> _Stored items from a collection_
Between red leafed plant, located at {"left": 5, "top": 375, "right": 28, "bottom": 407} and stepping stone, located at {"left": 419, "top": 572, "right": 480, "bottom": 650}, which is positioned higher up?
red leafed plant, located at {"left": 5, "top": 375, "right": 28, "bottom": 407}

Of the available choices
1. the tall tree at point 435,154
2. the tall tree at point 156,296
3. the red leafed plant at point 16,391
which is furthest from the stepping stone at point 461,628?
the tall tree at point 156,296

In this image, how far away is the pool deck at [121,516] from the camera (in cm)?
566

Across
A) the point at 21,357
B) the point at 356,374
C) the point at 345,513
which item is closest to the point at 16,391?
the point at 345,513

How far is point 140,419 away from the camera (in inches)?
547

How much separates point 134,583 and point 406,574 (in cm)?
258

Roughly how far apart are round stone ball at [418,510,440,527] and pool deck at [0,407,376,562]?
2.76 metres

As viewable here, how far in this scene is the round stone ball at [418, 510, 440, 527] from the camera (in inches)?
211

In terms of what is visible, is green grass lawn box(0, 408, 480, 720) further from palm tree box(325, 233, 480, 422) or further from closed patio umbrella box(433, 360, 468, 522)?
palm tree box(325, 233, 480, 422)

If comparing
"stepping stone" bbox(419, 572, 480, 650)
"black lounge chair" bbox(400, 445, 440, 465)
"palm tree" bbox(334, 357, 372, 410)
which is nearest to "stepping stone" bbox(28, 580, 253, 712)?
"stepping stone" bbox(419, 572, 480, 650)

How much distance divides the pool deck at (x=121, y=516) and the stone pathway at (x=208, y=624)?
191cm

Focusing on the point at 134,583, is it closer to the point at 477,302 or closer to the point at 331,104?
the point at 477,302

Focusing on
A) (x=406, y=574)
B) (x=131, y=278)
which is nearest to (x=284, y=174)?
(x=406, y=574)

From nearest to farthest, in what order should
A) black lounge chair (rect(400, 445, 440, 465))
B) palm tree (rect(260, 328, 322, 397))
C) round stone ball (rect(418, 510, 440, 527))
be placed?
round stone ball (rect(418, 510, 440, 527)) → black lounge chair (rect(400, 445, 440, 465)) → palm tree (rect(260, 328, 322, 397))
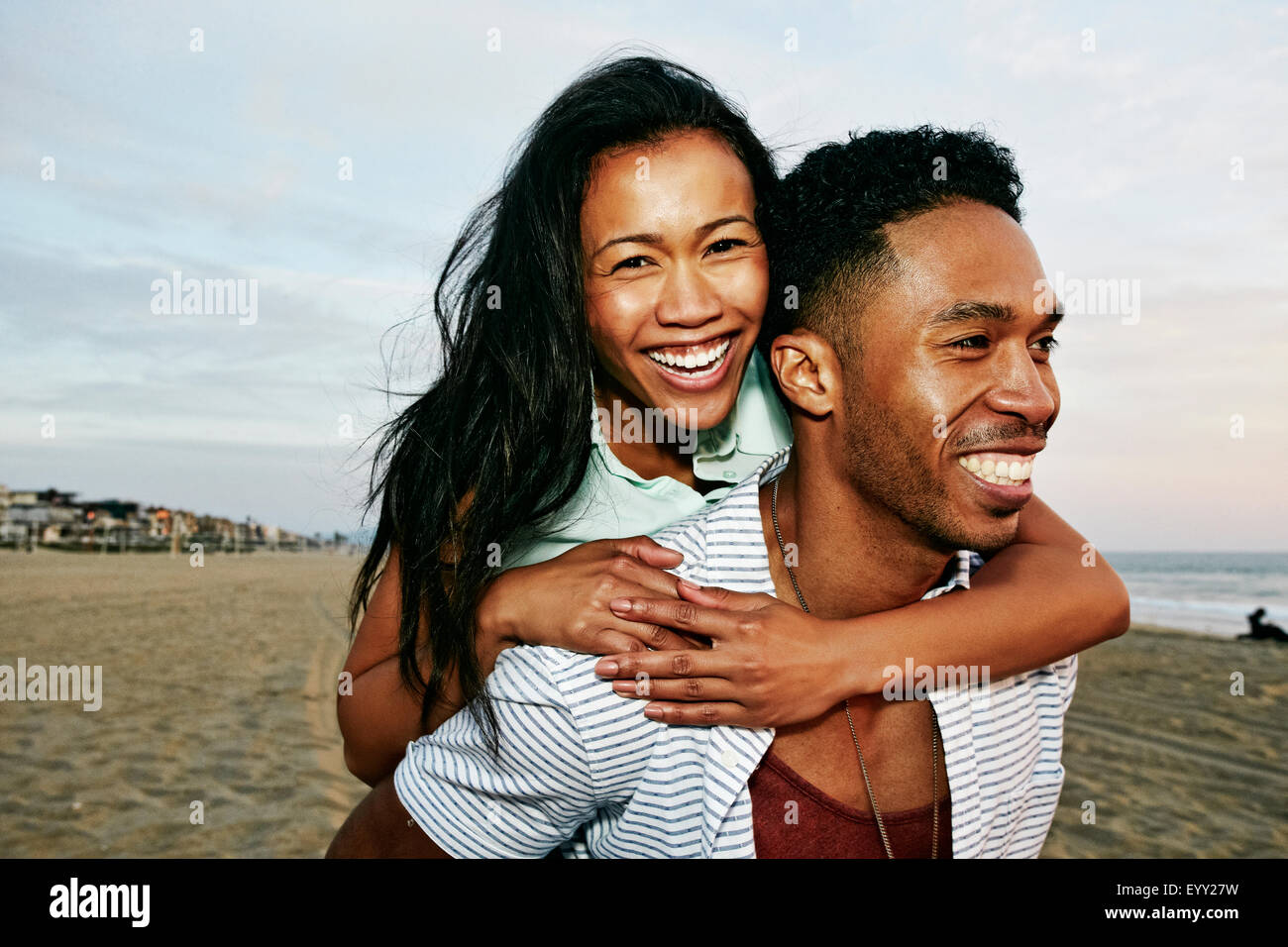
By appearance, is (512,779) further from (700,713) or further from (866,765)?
(866,765)

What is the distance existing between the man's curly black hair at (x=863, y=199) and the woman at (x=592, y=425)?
11.3 inches

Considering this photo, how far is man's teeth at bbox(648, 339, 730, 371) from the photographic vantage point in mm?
3262

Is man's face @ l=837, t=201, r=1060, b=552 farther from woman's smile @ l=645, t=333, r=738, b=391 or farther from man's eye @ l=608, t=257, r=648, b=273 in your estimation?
man's eye @ l=608, t=257, r=648, b=273

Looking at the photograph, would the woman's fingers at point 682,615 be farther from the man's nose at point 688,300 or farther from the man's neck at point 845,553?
the man's nose at point 688,300

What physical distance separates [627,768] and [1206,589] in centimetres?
3689

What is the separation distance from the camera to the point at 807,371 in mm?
2742

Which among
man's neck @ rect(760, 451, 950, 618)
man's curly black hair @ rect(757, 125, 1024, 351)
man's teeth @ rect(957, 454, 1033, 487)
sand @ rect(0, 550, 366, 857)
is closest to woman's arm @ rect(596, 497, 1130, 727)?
man's neck @ rect(760, 451, 950, 618)

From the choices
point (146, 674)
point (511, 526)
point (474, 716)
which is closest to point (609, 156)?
point (511, 526)

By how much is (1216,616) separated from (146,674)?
2491 cm

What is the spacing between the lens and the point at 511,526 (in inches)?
123

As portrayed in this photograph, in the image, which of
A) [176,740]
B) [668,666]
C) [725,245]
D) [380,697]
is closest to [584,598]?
[668,666]

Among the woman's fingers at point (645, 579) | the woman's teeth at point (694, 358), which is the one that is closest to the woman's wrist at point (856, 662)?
the woman's fingers at point (645, 579)

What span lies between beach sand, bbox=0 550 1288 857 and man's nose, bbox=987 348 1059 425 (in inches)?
210
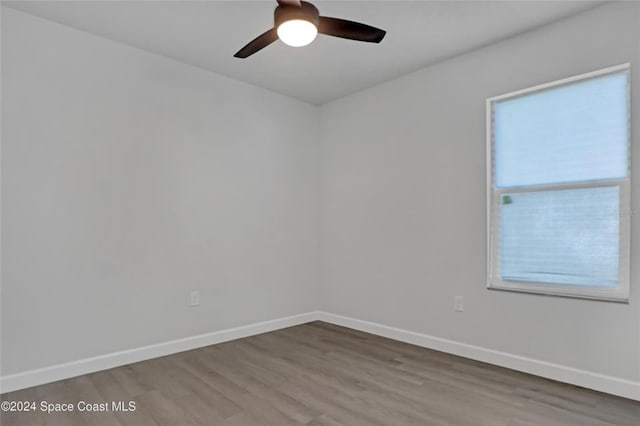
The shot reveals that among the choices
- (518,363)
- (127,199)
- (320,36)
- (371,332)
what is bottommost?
(371,332)

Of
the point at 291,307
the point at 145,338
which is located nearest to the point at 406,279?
the point at 291,307

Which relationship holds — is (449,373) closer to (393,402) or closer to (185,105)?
(393,402)

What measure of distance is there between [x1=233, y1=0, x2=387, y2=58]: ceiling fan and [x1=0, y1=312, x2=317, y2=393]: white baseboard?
2.63 meters

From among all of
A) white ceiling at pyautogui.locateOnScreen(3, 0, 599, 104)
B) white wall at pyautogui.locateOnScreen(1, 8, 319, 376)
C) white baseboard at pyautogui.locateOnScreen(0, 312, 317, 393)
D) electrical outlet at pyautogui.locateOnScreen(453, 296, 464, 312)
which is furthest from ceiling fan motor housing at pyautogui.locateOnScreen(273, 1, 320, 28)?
white baseboard at pyautogui.locateOnScreen(0, 312, 317, 393)

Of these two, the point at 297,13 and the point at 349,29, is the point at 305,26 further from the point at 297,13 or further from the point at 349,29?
the point at 349,29

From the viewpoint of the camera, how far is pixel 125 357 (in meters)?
2.98

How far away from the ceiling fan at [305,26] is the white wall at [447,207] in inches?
61.3

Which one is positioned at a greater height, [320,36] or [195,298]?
[320,36]

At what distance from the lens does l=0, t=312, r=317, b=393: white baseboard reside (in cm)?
254

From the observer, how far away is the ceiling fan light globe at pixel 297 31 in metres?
1.85

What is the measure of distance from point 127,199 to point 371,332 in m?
2.70

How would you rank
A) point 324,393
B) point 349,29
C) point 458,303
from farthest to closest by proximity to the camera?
point 458,303
point 324,393
point 349,29

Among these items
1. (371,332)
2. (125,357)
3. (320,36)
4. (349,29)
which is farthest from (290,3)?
(371,332)

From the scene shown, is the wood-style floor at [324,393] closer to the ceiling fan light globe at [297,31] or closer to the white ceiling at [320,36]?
the ceiling fan light globe at [297,31]
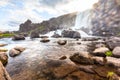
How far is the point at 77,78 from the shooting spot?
16812 millimetres

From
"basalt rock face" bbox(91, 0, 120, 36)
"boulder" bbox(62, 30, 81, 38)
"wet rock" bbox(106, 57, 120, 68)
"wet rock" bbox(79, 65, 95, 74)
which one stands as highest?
"basalt rock face" bbox(91, 0, 120, 36)

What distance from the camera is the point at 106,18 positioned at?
132 metres

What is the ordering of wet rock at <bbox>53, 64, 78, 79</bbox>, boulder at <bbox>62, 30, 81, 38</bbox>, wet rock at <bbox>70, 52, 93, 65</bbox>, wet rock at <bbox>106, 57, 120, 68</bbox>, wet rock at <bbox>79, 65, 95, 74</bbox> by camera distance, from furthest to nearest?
boulder at <bbox>62, 30, 81, 38</bbox>, wet rock at <bbox>70, 52, 93, 65</bbox>, wet rock at <bbox>106, 57, 120, 68</bbox>, wet rock at <bbox>79, 65, 95, 74</bbox>, wet rock at <bbox>53, 64, 78, 79</bbox>

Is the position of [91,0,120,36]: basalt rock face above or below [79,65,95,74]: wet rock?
above

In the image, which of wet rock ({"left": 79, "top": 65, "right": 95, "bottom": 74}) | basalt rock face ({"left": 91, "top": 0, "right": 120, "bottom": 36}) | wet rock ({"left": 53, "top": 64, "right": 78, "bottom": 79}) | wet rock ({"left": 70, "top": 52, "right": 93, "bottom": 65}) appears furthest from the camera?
basalt rock face ({"left": 91, "top": 0, "right": 120, "bottom": 36})

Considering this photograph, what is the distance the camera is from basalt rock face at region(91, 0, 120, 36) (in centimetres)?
11706

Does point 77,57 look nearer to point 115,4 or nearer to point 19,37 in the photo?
point 19,37

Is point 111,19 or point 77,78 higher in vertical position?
point 111,19

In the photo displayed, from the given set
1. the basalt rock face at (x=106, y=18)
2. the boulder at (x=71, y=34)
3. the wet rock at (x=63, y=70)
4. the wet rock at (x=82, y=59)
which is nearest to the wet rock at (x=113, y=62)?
the wet rock at (x=82, y=59)

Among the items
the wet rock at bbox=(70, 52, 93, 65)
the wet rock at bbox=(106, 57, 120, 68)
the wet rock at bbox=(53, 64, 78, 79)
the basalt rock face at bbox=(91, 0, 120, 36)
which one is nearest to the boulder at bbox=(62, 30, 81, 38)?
the basalt rock face at bbox=(91, 0, 120, 36)

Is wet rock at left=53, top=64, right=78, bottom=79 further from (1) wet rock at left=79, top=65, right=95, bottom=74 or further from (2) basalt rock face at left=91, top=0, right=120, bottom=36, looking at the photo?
(2) basalt rock face at left=91, top=0, right=120, bottom=36

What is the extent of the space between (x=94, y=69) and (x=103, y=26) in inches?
4454

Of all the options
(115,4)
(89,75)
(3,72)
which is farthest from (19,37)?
(115,4)

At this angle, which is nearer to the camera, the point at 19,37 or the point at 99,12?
the point at 19,37
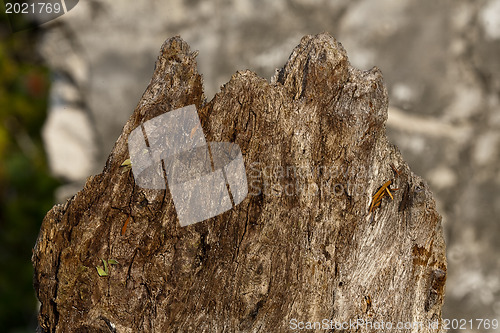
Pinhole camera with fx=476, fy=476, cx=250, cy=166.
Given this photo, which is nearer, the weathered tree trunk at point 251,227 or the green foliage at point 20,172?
the weathered tree trunk at point 251,227

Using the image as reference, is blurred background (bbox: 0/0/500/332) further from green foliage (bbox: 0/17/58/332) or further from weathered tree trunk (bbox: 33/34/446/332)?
weathered tree trunk (bbox: 33/34/446/332)

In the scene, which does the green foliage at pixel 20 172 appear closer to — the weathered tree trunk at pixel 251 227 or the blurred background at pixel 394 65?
the blurred background at pixel 394 65

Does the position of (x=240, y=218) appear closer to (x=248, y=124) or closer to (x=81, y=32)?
(x=248, y=124)

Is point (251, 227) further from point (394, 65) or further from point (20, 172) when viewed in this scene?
point (20, 172)

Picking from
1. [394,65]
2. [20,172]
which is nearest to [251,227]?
[394,65]

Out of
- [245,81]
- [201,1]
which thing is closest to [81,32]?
[201,1]

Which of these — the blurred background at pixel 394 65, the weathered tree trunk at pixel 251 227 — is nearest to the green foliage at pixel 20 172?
the blurred background at pixel 394 65

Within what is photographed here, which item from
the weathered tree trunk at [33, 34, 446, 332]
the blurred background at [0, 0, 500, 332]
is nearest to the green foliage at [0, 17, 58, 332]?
the blurred background at [0, 0, 500, 332]
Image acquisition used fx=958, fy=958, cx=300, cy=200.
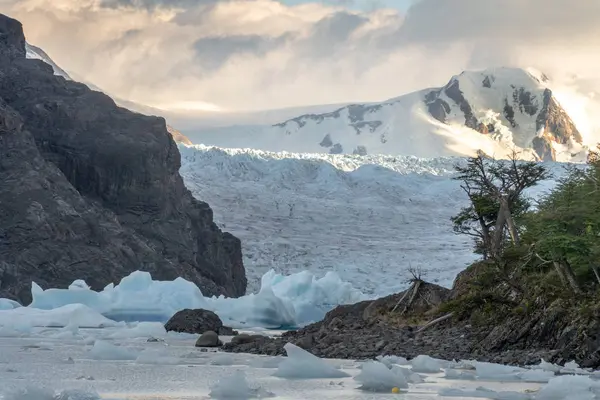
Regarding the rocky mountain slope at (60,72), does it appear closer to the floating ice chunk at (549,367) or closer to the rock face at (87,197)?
the rock face at (87,197)

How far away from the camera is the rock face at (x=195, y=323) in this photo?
101 ft

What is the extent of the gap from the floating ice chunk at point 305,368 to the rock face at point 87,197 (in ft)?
135

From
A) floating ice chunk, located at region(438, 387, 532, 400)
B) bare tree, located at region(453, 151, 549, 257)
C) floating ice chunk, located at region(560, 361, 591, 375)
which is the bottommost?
floating ice chunk, located at region(560, 361, 591, 375)

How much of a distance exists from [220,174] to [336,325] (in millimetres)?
63280

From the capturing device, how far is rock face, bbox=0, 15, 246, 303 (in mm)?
56688

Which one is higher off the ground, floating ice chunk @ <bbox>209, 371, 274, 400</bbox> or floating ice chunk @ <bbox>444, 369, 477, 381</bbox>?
floating ice chunk @ <bbox>209, 371, 274, 400</bbox>

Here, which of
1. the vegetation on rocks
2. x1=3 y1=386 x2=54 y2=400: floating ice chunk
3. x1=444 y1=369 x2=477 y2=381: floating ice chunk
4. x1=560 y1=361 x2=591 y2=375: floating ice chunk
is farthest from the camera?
the vegetation on rocks

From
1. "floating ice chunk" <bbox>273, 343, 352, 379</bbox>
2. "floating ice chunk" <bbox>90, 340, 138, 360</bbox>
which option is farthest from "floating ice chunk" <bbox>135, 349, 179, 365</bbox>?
"floating ice chunk" <bbox>273, 343, 352, 379</bbox>

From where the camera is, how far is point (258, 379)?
13.9m

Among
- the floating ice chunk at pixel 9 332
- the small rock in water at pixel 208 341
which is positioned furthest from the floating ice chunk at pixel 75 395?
the floating ice chunk at pixel 9 332

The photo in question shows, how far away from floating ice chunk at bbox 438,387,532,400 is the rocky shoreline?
4.31 meters

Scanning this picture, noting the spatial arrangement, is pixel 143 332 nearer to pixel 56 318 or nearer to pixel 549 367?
pixel 56 318

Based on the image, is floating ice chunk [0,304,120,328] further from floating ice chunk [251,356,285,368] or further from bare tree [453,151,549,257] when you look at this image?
floating ice chunk [251,356,285,368]

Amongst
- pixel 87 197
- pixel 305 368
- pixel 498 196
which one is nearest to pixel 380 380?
pixel 305 368
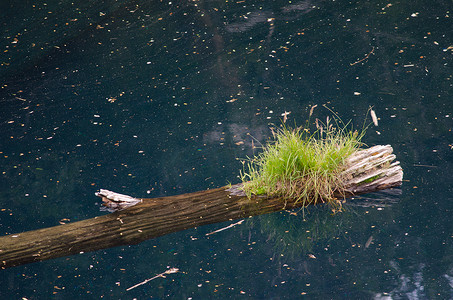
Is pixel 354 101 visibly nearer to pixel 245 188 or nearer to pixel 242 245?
pixel 245 188

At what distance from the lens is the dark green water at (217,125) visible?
2443mm

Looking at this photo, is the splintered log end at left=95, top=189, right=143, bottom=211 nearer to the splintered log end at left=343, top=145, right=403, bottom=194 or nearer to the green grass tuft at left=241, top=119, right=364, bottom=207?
the green grass tuft at left=241, top=119, right=364, bottom=207

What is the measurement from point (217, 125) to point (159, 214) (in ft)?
3.53

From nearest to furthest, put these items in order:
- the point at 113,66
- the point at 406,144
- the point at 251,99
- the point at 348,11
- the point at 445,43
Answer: the point at 406,144
the point at 251,99
the point at 445,43
the point at 113,66
the point at 348,11

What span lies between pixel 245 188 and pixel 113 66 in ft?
7.74

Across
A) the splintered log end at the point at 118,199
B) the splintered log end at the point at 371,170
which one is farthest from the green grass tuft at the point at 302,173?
the splintered log end at the point at 118,199

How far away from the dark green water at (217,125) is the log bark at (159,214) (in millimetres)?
64

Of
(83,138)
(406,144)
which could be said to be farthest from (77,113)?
(406,144)

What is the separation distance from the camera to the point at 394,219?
2664mm

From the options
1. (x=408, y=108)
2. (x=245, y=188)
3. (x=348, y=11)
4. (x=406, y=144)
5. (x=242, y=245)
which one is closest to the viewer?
(x=242, y=245)

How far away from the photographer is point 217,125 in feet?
11.8

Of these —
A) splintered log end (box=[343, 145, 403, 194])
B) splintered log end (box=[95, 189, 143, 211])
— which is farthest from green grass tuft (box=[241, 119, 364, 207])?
splintered log end (box=[95, 189, 143, 211])

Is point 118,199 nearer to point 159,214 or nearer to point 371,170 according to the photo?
point 159,214

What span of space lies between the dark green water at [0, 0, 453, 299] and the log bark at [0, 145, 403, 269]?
0.21ft
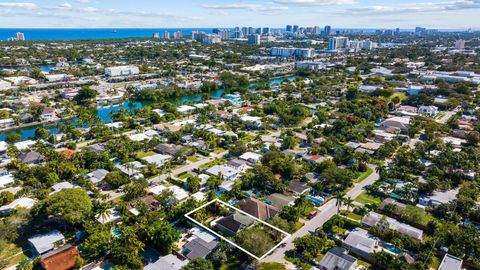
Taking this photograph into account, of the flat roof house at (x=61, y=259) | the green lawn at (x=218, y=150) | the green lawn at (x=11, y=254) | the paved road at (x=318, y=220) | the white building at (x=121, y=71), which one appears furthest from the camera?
the white building at (x=121, y=71)

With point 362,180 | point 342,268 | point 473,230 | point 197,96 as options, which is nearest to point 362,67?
point 197,96

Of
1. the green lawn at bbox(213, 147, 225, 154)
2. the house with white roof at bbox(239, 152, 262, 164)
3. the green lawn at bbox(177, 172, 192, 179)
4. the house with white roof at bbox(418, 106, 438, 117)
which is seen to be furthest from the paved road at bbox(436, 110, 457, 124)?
the green lawn at bbox(177, 172, 192, 179)

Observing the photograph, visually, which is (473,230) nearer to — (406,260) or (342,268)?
(406,260)

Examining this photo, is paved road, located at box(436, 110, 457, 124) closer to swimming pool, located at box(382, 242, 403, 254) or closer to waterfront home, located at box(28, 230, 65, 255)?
swimming pool, located at box(382, 242, 403, 254)

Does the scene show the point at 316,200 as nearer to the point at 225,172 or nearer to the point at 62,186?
the point at 225,172

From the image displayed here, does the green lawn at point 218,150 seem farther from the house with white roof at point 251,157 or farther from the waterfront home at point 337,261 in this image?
the waterfront home at point 337,261

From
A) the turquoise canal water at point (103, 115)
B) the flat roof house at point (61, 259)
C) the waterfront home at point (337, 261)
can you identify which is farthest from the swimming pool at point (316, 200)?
the turquoise canal water at point (103, 115)
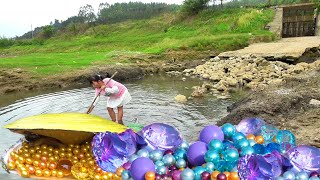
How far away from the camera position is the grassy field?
1908cm

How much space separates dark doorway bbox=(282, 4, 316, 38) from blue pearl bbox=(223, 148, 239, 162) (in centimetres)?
2446

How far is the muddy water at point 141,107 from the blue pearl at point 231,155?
3405 millimetres

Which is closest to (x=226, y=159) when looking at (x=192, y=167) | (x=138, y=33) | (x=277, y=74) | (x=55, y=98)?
(x=192, y=167)

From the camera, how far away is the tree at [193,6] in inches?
1443

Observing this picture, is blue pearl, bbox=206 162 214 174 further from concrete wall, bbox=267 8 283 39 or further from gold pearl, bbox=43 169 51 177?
concrete wall, bbox=267 8 283 39

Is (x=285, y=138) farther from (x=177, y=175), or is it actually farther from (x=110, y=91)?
(x=110, y=91)

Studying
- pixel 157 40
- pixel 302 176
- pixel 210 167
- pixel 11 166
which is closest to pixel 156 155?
pixel 210 167

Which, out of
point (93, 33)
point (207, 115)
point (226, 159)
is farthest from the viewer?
point (93, 33)

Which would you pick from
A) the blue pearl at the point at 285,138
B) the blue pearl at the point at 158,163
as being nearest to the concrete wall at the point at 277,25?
the blue pearl at the point at 285,138

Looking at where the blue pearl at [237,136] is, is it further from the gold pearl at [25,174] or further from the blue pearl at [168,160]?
the gold pearl at [25,174]

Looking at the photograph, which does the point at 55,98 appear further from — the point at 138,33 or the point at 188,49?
the point at 138,33

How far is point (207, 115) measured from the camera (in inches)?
370

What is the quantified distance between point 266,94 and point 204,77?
8.27 metres

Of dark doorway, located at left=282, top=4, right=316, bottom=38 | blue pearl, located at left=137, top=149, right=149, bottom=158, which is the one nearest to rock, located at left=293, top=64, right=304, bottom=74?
blue pearl, located at left=137, top=149, right=149, bottom=158
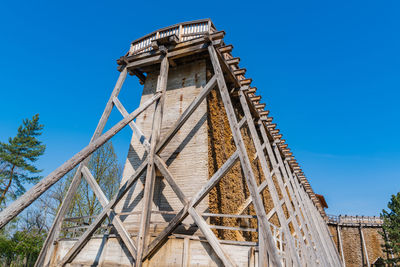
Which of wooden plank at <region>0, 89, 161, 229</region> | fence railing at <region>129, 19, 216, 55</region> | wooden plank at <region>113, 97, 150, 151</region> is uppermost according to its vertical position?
fence railing at <region>129, 19, 216, 55</region>

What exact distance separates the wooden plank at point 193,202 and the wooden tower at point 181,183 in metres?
0.02

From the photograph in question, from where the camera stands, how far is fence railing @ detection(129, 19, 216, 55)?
8.39m

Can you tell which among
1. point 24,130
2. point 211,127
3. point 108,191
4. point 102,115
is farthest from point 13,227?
point 211,127

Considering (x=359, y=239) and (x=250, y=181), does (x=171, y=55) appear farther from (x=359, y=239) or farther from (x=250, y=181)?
(x=359, y=239)

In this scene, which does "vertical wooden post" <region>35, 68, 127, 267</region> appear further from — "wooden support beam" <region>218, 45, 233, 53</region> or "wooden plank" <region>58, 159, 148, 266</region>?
"wooden support beam" <region>218, 45, 233, 53</region>

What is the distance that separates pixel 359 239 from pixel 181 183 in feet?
88.4

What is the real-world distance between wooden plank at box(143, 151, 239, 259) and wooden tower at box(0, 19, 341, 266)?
24 millimetres

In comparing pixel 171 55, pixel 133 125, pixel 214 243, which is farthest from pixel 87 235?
pixel 171 55

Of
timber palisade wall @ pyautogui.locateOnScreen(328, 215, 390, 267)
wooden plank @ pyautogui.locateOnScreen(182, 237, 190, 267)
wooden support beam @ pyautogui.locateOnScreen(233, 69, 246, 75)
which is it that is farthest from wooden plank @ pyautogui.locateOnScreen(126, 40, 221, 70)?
timber palisade wall @ pyautogui.locateOnScreen(328, 215, 390, 267)

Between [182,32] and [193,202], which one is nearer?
[193,202]

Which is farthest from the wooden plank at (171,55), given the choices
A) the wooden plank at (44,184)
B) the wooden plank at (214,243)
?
the wooden plank at (214,243)

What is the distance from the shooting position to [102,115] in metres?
8.10

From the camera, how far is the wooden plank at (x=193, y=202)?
6004mm

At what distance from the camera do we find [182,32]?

> _Task to carry out_
Take the line with "Which of wooden" and all lines after it through the end of the records, and write them out exactly; include nothing else.

> _Correct response_
Which of wooden plank at <region>0, 89, 161, 229</region> | fence railing at <region>129, 19, 216, 55</region> | wooden plank at <region>113, 97, 150, 151</region> is uppermost according to its vertical position?
fence railing at <region>129, 19, 216, 55</region>

What exact distance separates the wooden plank at point 193,202 and the wooden tower at point 181,183 in metres?
0.02

From the photograph in question, from where the camera stands, how far is fence railing @ detection(129, 19, 216, 55)?
8.39m

Can you tell which among
1. point 24,130
2. point 211,127
3. point 108,191
4. point 102,115
is farthest from point 13,227?
point 211,127

Considering (x=359, y=239) and (x=250, y=181), does (x=171, y=55) appear farther from (x=359, y=239) or farther from (x=250, y=181)?
(x=359, y=239)

In this scene, which does "vertical wooden post" <region>35, 68, 127, 267</region> appear further from — "wooden support beam" <region>218, 45, 233, 53</region> or "wooden plank" <region>58, 159, 148, 266</region>?
"wooden support beam" <region>218, 45, 233, 53</region>

What is the distance that separates pixel 359 239 from pixel 181 183 in feet?
88.4

What is the real-world distance between wooden plank at box(143, 151, 239, 259) and wooden tower at box(0, 19, 341, 266)?
24 millimetres

In comparing pixel 171 55, pixel 133 125, pixel 214 243, which is farthest from pixel 87 235?
pixel 171 55

Of
timber palisade wall @ pyautogui.locateOnScreen(328, 215, 390, 267)
wooden plank @ pyautogui.locateOnScreen(182, 237, 190, 267)
wooden support beam @ pyautogui.locateOnScreen(233, 69, 246, 75)
which is it that is farthest from wooden plank @ pyautogui.locateOnScreen(126, 40, 221, 70)?
timber palisade wall @ pyautogui.locateOnScreen(328, 215, 390, 267)

Between [182,32] and [193,202], which one is nearer?
[193,202]

Which is farthest from the wooden plank at (171,55), given the choices
A) the wooden plank at (44,184)
B) the wooden plank at (214,243)
?
the wooden plank at (214,243)

What is the distance from the shooting position to [102,115] in metres?
8.10

From the camera, how far is the wooden plank at (x=193, y=202)?
6004mm

At what distance from the camera do we find [182,32]?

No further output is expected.